Re: <progress> element and attributes vs. content

On Fri, Aug 14, 2009 at 4:49 PM, Jonas Sicking<jonas@sicking.cc> wrote:
> On Fri, Aug 14, 2009 at 1:25 PM, Lachlan Hunt<lachlan.hunt@lachy.id.au> wrote:
>> Adrian Bateman wrote:
>>>
>>> On Friday, August 14, 2009 10:46 AM, Tab Atkins Jr. wrote:
>>>>
>>>> On Fri, Aug 14, 2009 at 12:29 PM, Adrian Bateman<adrianba@microsoft.com>
>>>> wrote:
>>>>>
>>>>> I'm also concerned about how fragile the content parsing rules may turn
>>>>> out to be in practice.
>>>
>>>> This is anecdotal, but to me it appears that they're rather robust, at
>>>> least for English.
>>>
>>> I think this is my specific concern - how well does this work
>>> internationally?
>>
>> The parsing algorithm only supports using the full stop as the decimal
>> separator.  People from regions that normally use the comma as the decimal
>> separator, and who wish to use that notation for fallback, need to provide
>> the value in the attributes.
>>
>> So to represent the value 75,3%, they would have to use:
>>
>> <progress value="0.753">75,3%</progress>
>
> Then there is the thousands-separator issue, in Swedish it's common to write
>
> <progress>203'321 byte av totalt 1'048'576<progress>

I'm wondering if it's possible to revise the algorithm to ignore
grouping glyphs commonly used internationally.  Even using the , as a
thousands separator, as is common in English, would break parsing.

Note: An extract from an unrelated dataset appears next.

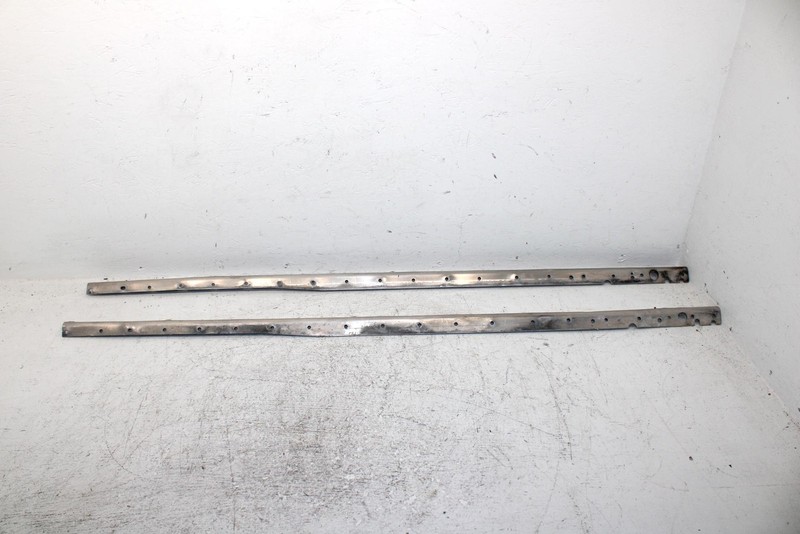 1996 Polaris 600 Xcr Sp Oem Tunnel Brace Set 112306 SP68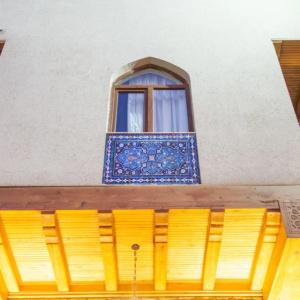 Royal Bukhara Boutique - 8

> And I'm worried that there are languages where writing
> <progress>Out of 100, so far 75</progress>
> would be common. However playing around with google translate I was
> unable to find one.

That was my original fear as well once I sat down to consider the
issue, but I also have no clue if that's common in any major language.